Lucas Machado 4 min
May 19, 2020When you’re walking through the mall, you see nice, great looking showcases with featured products. These showcases have nice decorations, sometimes price tags at the bottom of the pieces, and good lighting to better call your attention to the products they display.
When you’re in a winery tasting room or a restaurant, you have a wine menu that contains the wine information such as origin (sometimes even the story) and how it harmonizes better with certain foods. Often there is a staff member explaining even more than that to you - to assure you’re gonna make the right choice or go for the best purchase based on their recommendations. Everything is done in a way to assure you have the best experience possible and to also make sure you are consuming the wine the way intended.
Providing the same experience with an online store is more challenging – you don’t have a physical menu, you don’t have a waiter or a connoisseur to present the bottles to you or to explain the story behind the winery – but you should still have these same efforts put in practice.
First of all, you need to assure your winery bottle images look crisp, clean, and attractive. This is the first thing that’s going to catch your customer’s attention. The lighting, definition, and colors have to stand out – so that your bottle looks pristine, just as if you were looking at it in your own hands.

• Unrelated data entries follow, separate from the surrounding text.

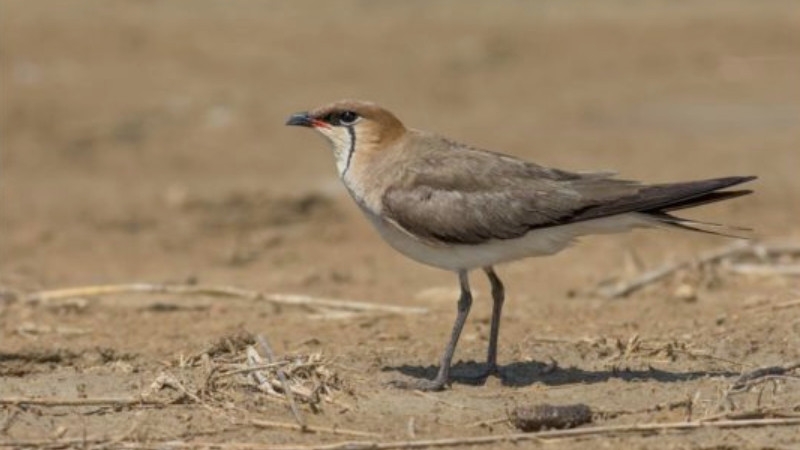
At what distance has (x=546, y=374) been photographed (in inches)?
311

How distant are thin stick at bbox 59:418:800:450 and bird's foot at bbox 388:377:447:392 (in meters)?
0.82

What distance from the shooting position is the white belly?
765 cm

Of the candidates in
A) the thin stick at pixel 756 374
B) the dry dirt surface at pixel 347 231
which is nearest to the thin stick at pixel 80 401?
the dry dirt surface at pixel 347 231

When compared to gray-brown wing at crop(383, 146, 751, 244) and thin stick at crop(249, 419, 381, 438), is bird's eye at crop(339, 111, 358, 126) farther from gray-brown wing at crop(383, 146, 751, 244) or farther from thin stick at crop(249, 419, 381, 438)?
thin stick at crop(249, 419, 381, 438)

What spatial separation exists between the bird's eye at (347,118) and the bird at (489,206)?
0.26m

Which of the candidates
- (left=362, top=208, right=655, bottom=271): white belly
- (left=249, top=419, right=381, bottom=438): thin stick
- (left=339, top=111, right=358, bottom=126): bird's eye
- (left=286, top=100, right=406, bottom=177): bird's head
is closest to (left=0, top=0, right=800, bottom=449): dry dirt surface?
(left=249, top=419, right=381, bottom=438): thin stick

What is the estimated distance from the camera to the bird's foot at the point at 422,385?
7.54m

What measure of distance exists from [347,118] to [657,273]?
3.00 meters

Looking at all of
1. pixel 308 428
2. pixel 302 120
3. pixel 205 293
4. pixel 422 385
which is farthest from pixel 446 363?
pixel 205 293

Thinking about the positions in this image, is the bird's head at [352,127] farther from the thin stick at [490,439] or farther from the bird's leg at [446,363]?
the thin stick at [490,439]

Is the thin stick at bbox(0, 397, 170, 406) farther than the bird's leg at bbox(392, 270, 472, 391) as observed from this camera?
No

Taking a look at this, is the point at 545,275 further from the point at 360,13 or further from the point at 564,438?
the point at 360,13

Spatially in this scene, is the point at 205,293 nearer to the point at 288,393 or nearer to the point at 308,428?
the point at 288,393

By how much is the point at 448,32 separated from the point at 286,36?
207cm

Second, but no less important, your website design and layout have to be great looking, clean, and objective. You want to guide your customer’s online journey the best way possible to provide not only a pleasant experience but also one that converts. As an example, let’s take a look at Bottle Collective product landing page and outline where it shines.
Now let’s take a look at Tasting Merchants product page. Below their product section, they have an additional product info section. Key information, ingredients, and wine attributes are very well presented in an interactive and visually appealing way – the user gets a real overview of the wine they're shopping for, leaving no blanks left in their mind. There’s also a picture of the winemaker giving info and thoughts on the production process - which brings some extra trust to the customer.
Notice also, that when you scroll down past the first add to cart button, a fixed top bar appears, containing the product name at the left, and the Add to Cart button at the right – making sure it’s visible and accessible all the way throughout the landing page. This is another very important thing to consider adding to your product landing page, in order to increase conversions or clicks which can get retargeted later on.
On the last section, there’s more technical information listed, containing the production year, location, vineyard, harvest date, bottle date, level of alcohol, ph and brie levels, grape varietal, with a photo of the winery on the right.
And last but not least, another photo of the producer, barrels, and a short text containing the story behind the winery. A nice detail also is the “Small Batch Wines” stamp watermarked at the left - which surely brings some extra value, making the landing page even more attractive for the customer to complete the purchase.